Document segment:
....
Given the Ferrers diagram $F(\lambda)$, let us pick, at random, one cell $(i,j)$, each of them given equal probability $1/n$; then we pick a new cell, at random, in the hook of $(i,j)$, each of them given equal probability $1/(h_{ij}-1)$, etc., until we reach a corner of the given diagram. Such a trial defines a path in the Ferrers diagram, ending at a corner $(a,b)$; its projections  are denoted by $A=\{a_1<a_2<\dots\}$ and $B=\{b_1<b_2<\dots\}$. Let $p(a,b)$ be the probability that we reach the corner $(a,b)$; let $q(A,B)$ be the probability that its projections be $A$ and $B$ conditioned to the hypothesis that it start at $(\inf(A),\inf(B))$.

Lemma. — Let $A,B$ be sets of integers, let $a=\sup(A)$ and let $b=\sup(B)$;  assume that $(a,b)$ is a corner of $\lambda$. One has $q(A,B)= \prod_{\substack{i\in A\\ i\neq a}} \frac1{h_{i,b}-1} \prod_{\substack{j\in B\\ j\neq b}} \frac1{h_{a,j}-1}.$

We argue by induction on the cardinalities of $A$ and $B$. If $A=\{a\}$ and $B=\{b\}$, then $q(A,B)=1$, since both products are empty; this proves the formula in this case. As above, let $a_1<a_2<\dots$ be the enumeration of the elements of $A$ and $b_1<b_2<\dots$ be that for $B$; let also $A'=A\setminus\{a_1\}$ and $B'=B\setminus\{b_1\}$. By construction of the process, after having chosen the initial cell $(a_1,b_1)$,  it either goes on above the initially chosen cell $(a_1,b_1)$, hence at $(a_1,b_2)$, or on its right, that is, at $(a_2,b_1)$. One thus has
\begin{align*} q(A,B) = \mathbf P(A,B\mid a_1,b_1) & = \mathbf P(a_1,b_1,b_2\mid a_1,b_1) \mathbf P(A,B\mid a_1,b_1,b_2) + \mathbf P(a_1,a_2,b_1\mid a_1,b_1) \mathbf P(A,B\mid a_1,a_2,b_1)\\ &= \frac1{f_{a_1,b_1}-1} \mathbf P(A,B'\mid a_1,b_2) + \frac1{f_{a_1,b_1}-1} \mathbf P(A',B\mid a_2,b_1) \\ &= \frac1{h_{a_1,b_1}-1}\left( q(A',B) + q(A,B') \right). \end{align*}
By induction, we may assume that the given formula holds for $(A',B)$ and $(A,B')$. Then, one has
\begin{align*} q(A,B) & = \frac1{h_{a_1,b_1}-1} \left( \prod_{\substack{i\in A'\\ i\neq a}} \frac1{h_{i,b}-1} \prod_{\substack{j\in B \\ j\neq b}} \frac1{h_{a,j}-1} + \prod_{\substack{i\in A\\ i\neq a}} \frac1{h_{i,b}-1} \prod_{\substack{j\in B' \\ j\neq b}} \frac1{h_{a,j}-1}\right) \\ & =\frac{ (h_{a_1,b}-1)+(h_{a,b_1}-1)}{h_{a_1,b_1}-1} \prod_{\substack{i\in A\\ i\neq a}} \frac1{h_{i,b}-1} \prod_{\substack{j\in B \\ j\neq b}} \frac1{h_{a,j}-1}, \end{align*}
which implies the desired formula once one remembers that
$h_{a,b_1} + h_{a_1,b} = h_{a_1,b_1} + h_{a,b}= h_{a_1,b_1}+1$
since $(a,b)$ is a corner of $F(\lambda)$.
....
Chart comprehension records
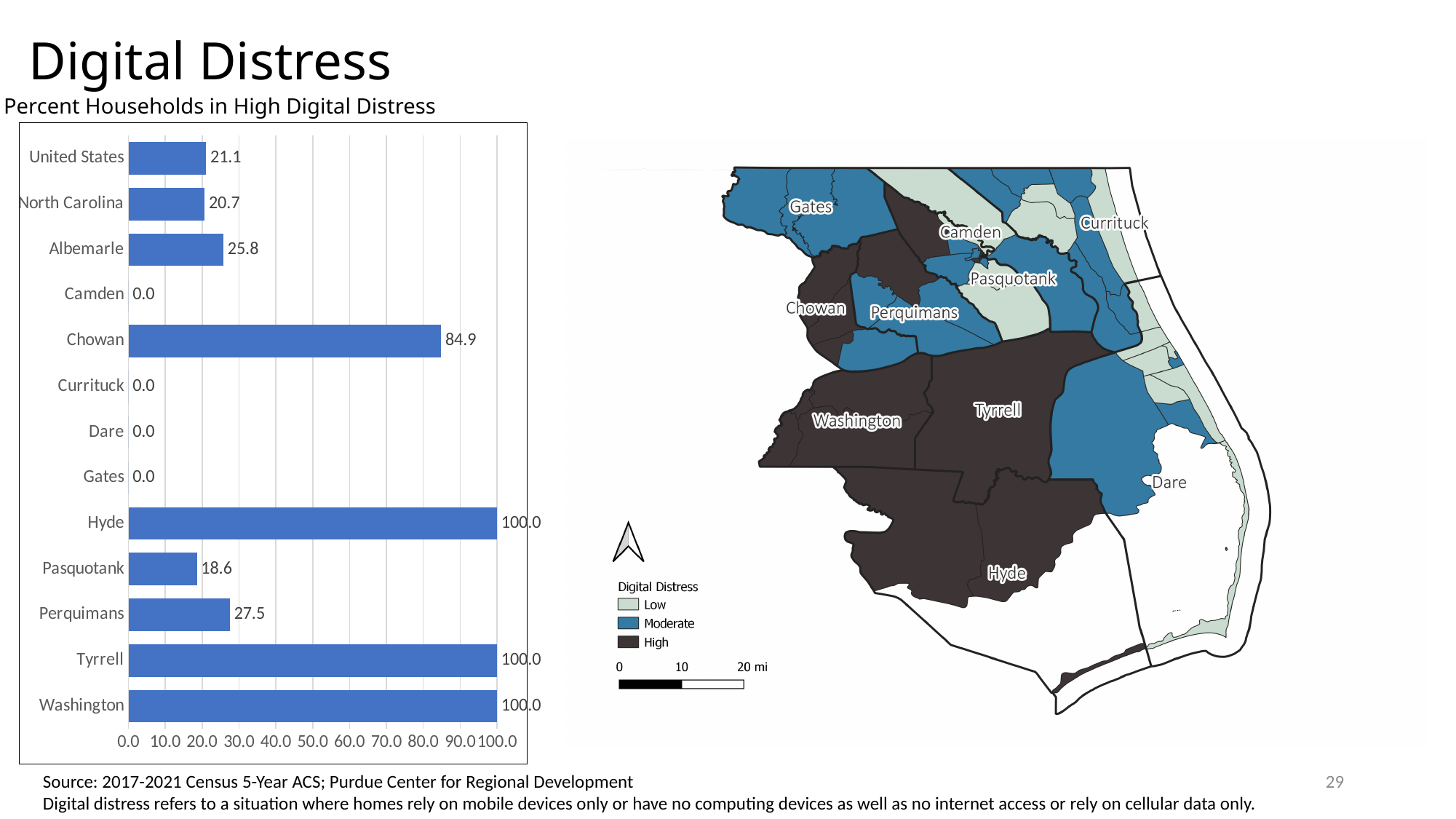
What kind of chart is shown on the left of the slide? Bar chart What is the value for North Carolina in the bar chart? 20.7 What is the value for Chowan in the bar chart? 84.9 In the bar chart, what is the difference between the values for Perquimans and Pasquotank? 8.9 How many categories in the bar chart have a value of 100.0? 3 How many categories are shown in the bar chart? 13 What is the value for Albemarle in the bar chart? 25.8 In the bar chart, what is the difference between the values for Chowan and Albemarle? 59.1 In the bar chart, is the value for Chowan greater or less than 80.0? greater What is the value for Pasquotank in the bar chart? 18.6 In the bar chart, which has the larger value, Perquimans or Albemarle? Perquimans What is the title of the bar chart? Percent Households in High Digital Distress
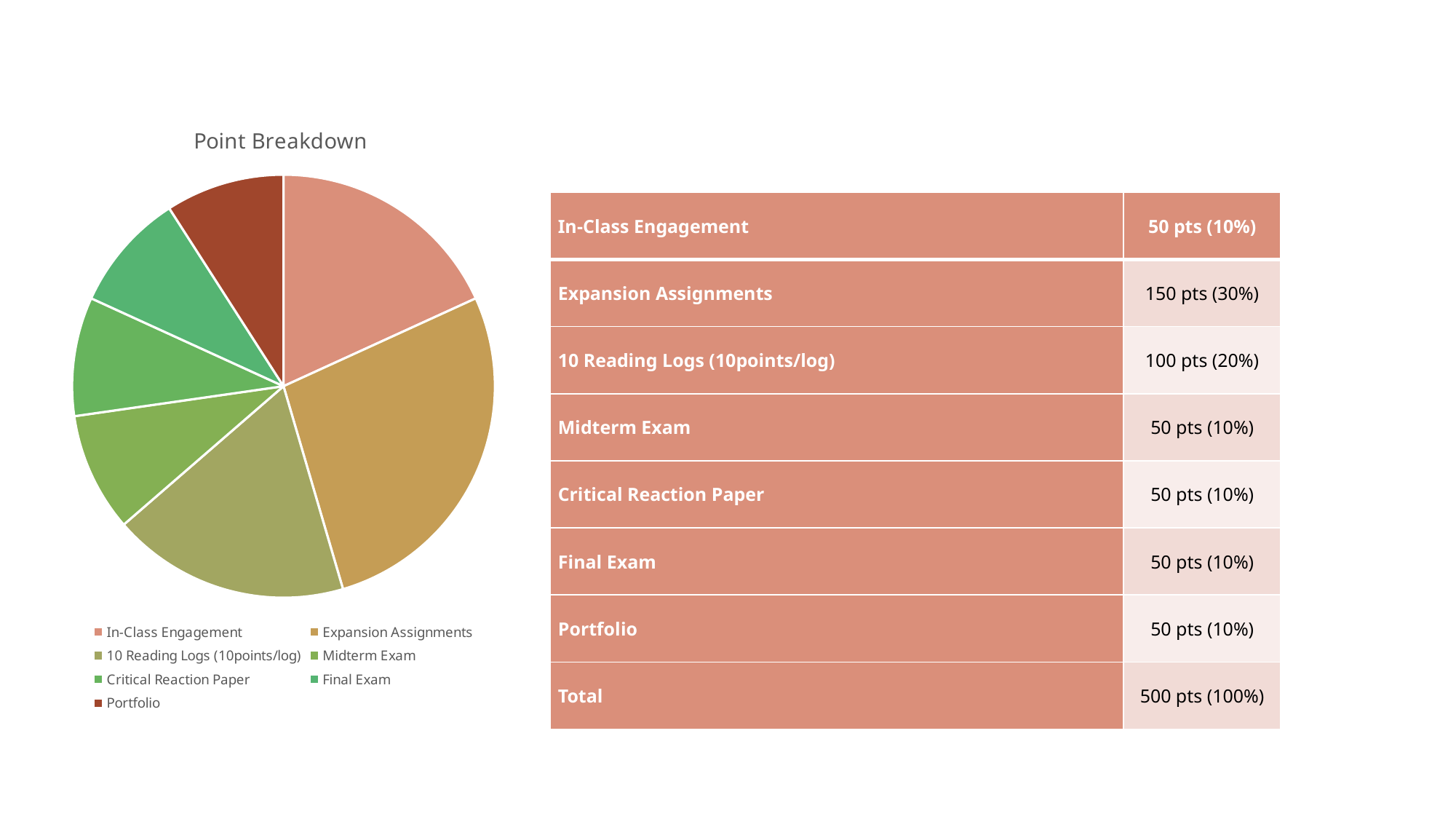
How many entries does the legend of the Point Breakdown pie chart list? 7 Which is larger in the Point Breakdown pie chart: the Expansion Assignments slice or the In-Class Engagement slice? Expansion Assignments According to the table, how many points is the Midterm Exam worth? 50 pts What is the total number of points shown in the table? 500 pts What is the title of the pie chart? Point Breakdown According to the table, how many points are the 10 Reading Logs worth? 100 pts Which is larger in the Point Breakdown pie chart: the 10 Reading Logs (10points/log) slice or the Portfolio slice? 10 Reading Logs (10points/log) Which category has the largest slice in the Point Breakdown pie chart? Expansion Assignments How many slices does the Point Breakdown pie chart have? 7 According to the table, what share of the total points do Expansion Assignments represent? 30% What is the difference in points between Expansion Assignments and the Final Exam according to the table? 100 pts What kind of chart is shown on the slide? pie chart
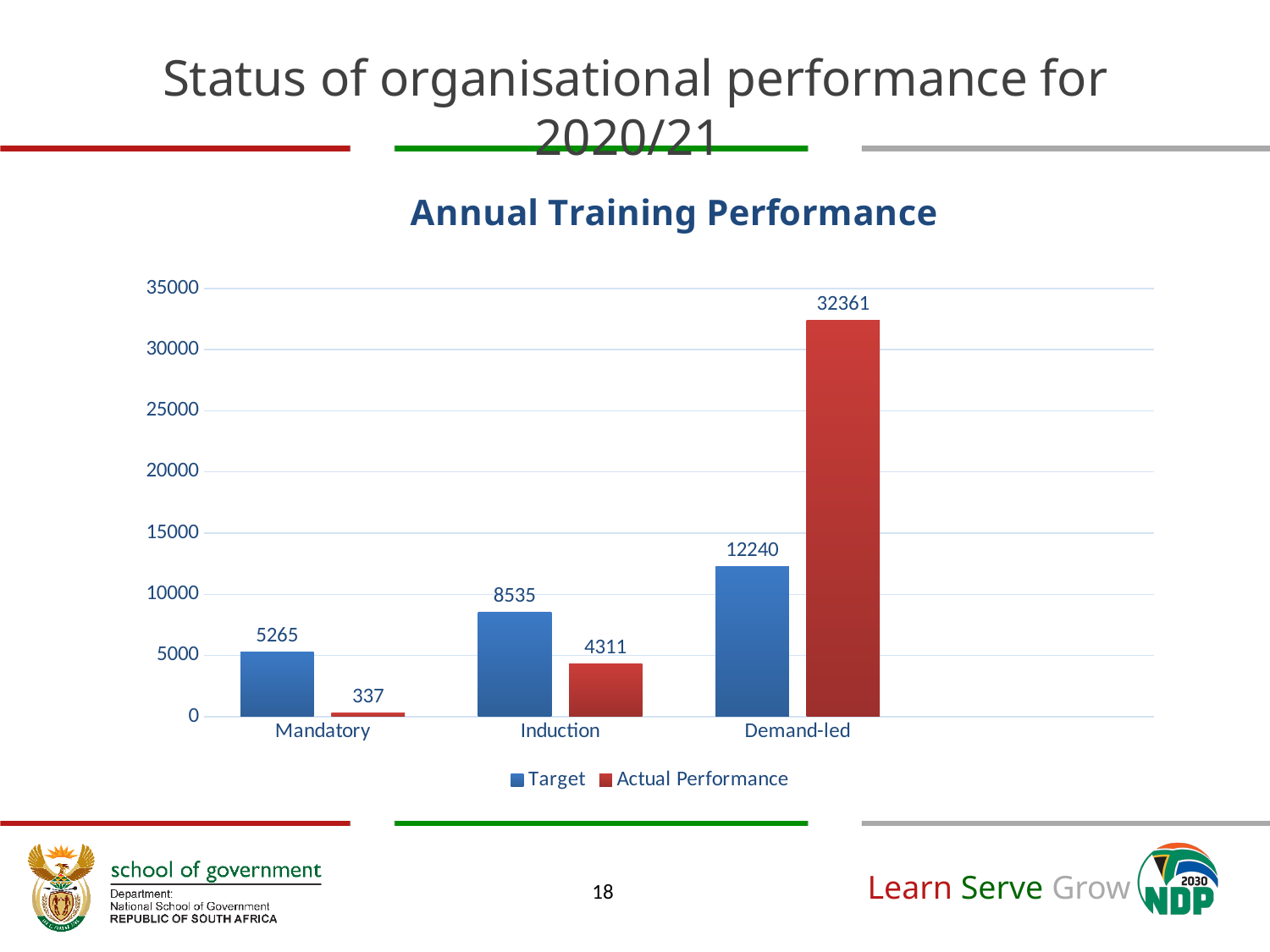
What is the Actual Performance value for Mandatory? 337 Is the Target value for Demand-led greater or less than 10000? greater What is the difference between the Target and Actual Performance for Mandatory? 4928 What is the difference between Actual Performance and Target for Demand-led? 20121 What is the Target value for Induction? 8535 Which category has the lowest Actual Performance value? Mandatory Which category has the highest Target value? Demand-led How many categories are shown on the x axis? 3 What is the Actual Performance value for Demand-led? 32361 Which is larger for Induction, the Target or the Actual Performance? Target How many series does the legend list? 2 What type of chart is shown? Bar chart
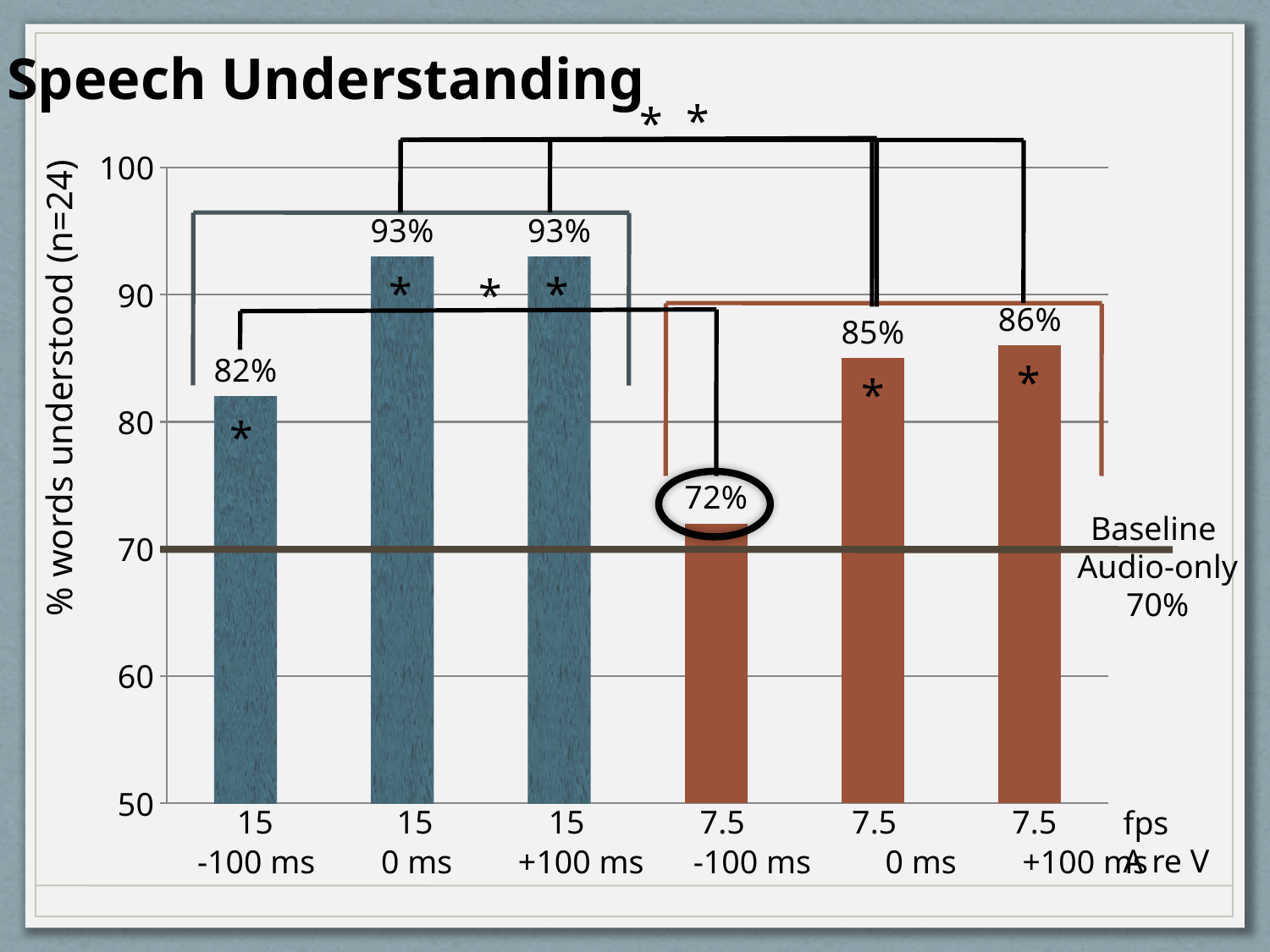
What is the difference between the 15 fps, 0 ms value and the 7.5 fps, -100 ms value? 21% Which condition has the lowest percentage of words understood? 7.5 fps, -100 ms Which is larger, the value for 15 fps, -100 ms or the value for 7.5 fps, 0 ms? 7.5 fps, 0 ms What kind of chart is shown on the slide? bar chart What is the difference between the 7.5 fps, +100 ms value and the 7.5 fps, 0 ms value? 1% What is the value for the 7.5 fps, +100 ms condition? 86% What is the value for the 15 fps, 0 ms condition? 93% What is the value for the 7.5 fps, -100 ms condition? 72% What is the value for the 15 fps, -100 ms condition? 82% What is the title of the chart? Speech Understanding What is the baseline audio-only percentage shown on the chart? 70% How many bars are shown in the chart? 6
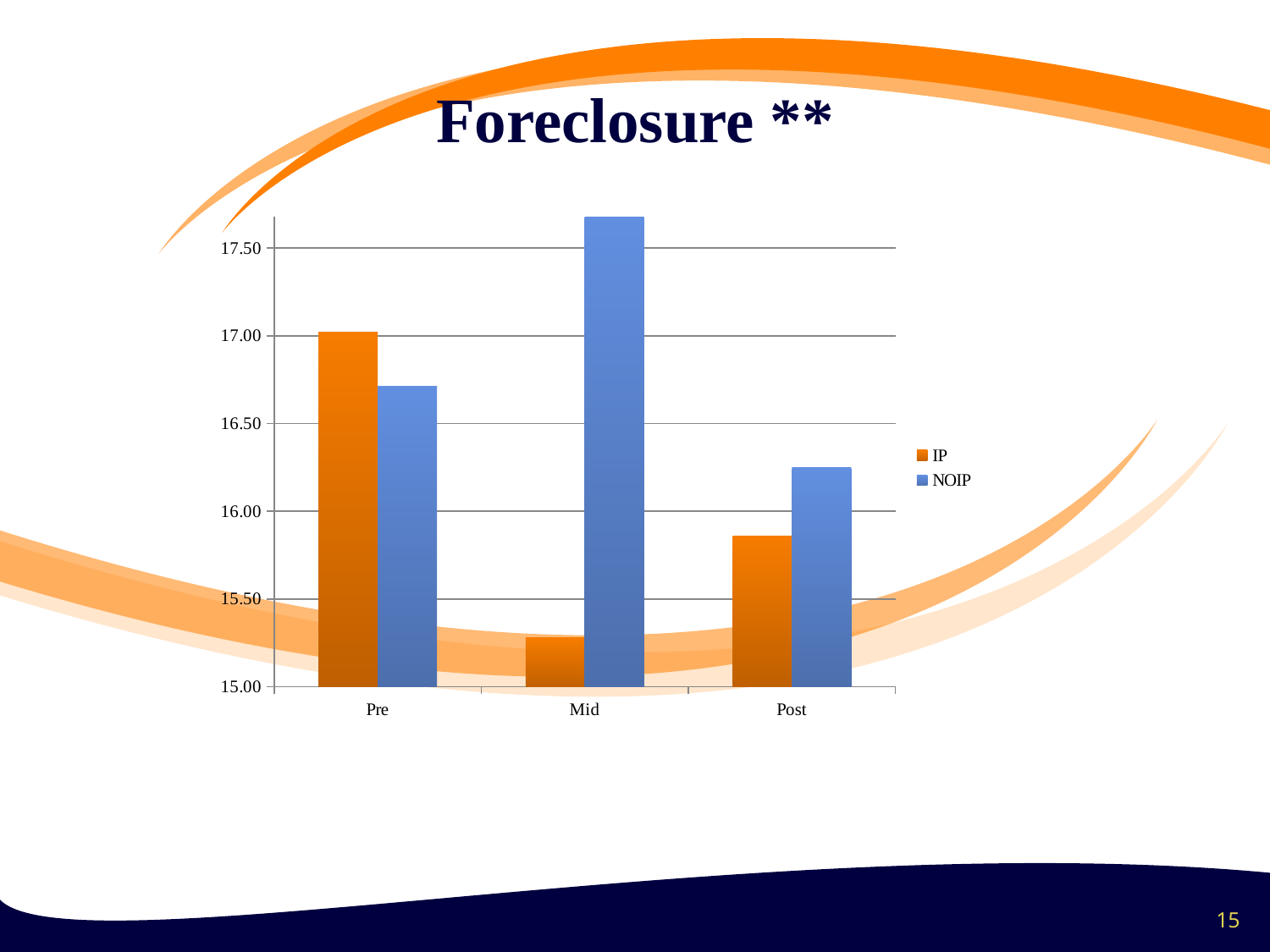
What kind of chart is shown on the slide? bar chart For the Pre category, which series has the larger value, IP or NOIP? IP For the Post category, which series has the larger value, IP or NOIP? NOIP Does the IP value rise or fall from Pre to Mid? fall Which category has the lowest IP value? Mid Is the IP value for Mid greater or less than 15.50? less How many categories are shown on the x axis? 3 Which category has the highest NOIP value? Mid Is the IP value for Post greater or less than 16.00? less Is the NOIP value for Mid greater or less than 17.50? greater Which series has the highest bar in the chart? NOIP How many series does the legend list? 2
....
What you need to do:
1. Please extract from the hook-walk proof the part that opens with the words containing "Given the Ferrers" and closes with "start at $(\inf(A),\inf(B))$.".
2. Write what comes next in the hook-walk proof, starting after its final sentence.

Results for each task:
1.
Given the Ferrers diagram $F(\lambda)$, let us pick, at random, one cell $(i,j)$, each of them given equal probability $1/n$; then we pick a new cell, at random, in the hook of $(i,j)$, each of them given equal probability $1/(h_{ij}-1)$, etc., until we reach a corner of the given diagram. Such a trial defines a path in the Ferrers diagram, ending at a corner $(a,b)$; its projections  are denoted by $A=\{a_1<a_2<\dots\}$ and $B=\{b_1<b_2<\dots\}$. Let $p(a,b)$ be the probability that we reach the corner $(a,b)$; let $q(A,B)$ be the probability that its projections be $A$ and $B$ conditioned to the hypothesis that it start at $(\inf(A),\inf(B))$.

2.
Proposition. — Let $(a,b)$ be a corner of the diagram $F(\lambda)$; one has $p(a,b)=p_a(\lambda)$. (Note that $b=\lambda_a$.)

Write $F_a(\lambda)$ for the Ferrers diagram with corner $(a,b)$ removed. Its $(i,j)$-hook is the same as that of $F(\lambda)$ if $i\neq a$ and $j\neq b$; otherwise, it has one element less. Consequently, writing $h'_{i,j}$ for the cardinalities of its hooks, one has
\begin{align*} p_a(\lambda) &= \frac1n \frac{\prod_{(i,j)\in F(\lambda)}h_{i,j}}{\prod_{(i,j)\in F_a(\lambda)} h'_{i,j}} \\ &= n \prod_{i<a} \frac{h_{i,b}}{h_{i,b}-1} \prod_{j<b}\frac{h_{a,j}}{h_{a,j}-1}\\ &=\frac1n \prod_{i<a}\left(1+ \frac1{h_{i,b}-1}\right) \prod_{j<b} \left(1+\frac1{h_{a,j}-1}\right). \end{align*}
Let us now expand the products. We get
$p_a(\lambda) = \frac1n \sum_{\sup(A)<a} \sum_{\sup(B)<b} \prod_{i\in A} \frac1{h_{i,b}-1}\prod_{j\in B}\frac1{h_{a,j}-1},$
where $A$ and $B$ range over the (possibly empty) subsets of $\{1,\dots,n\}$ satisfying
the given conditions $\sup(A)<a$ and $\sup(B)<b$. (Recall that, by convention, or by definition, one has $\sup(\emptyset)=-\infty$.) Consequently, one has
\begin{align*} p_a(\lambda) & =\frac1n \sum_{\sup(A)=a} \sup_{\sup(B)=b} \prod_{\substack{i\in A\\ i\neq a}} \frac1{h_{i,b}-1} \prod_{\substack{j\in B \\ j\neq b}} \frac1{h_{a,j}-1} \\ & = \frac1n \sum_{\sup(A)=a} \sum_{\sup(B)=b} q(A,B) \\ & = \sum_{\sup(A)=a} \sum_{\sup(B)=b} \mathbf P (A,B ) \\ & = p(a,b), \end{align*}
as claimed.

Now, every trial has to end at some corner $(a,b)$, so that
$\sum_{\text{(a,b) is a corner}} p(a,b) = 1.$
On the other hand, if $(a,b)$ is a corner, then $b=\lambda_a$, while if $(a,\lambda_a)$ is not a corner, then $P_a(\lambda)=0$. We thus get $\sum_a P_a(\lambda)=P(\lambda)$, as was to be shown.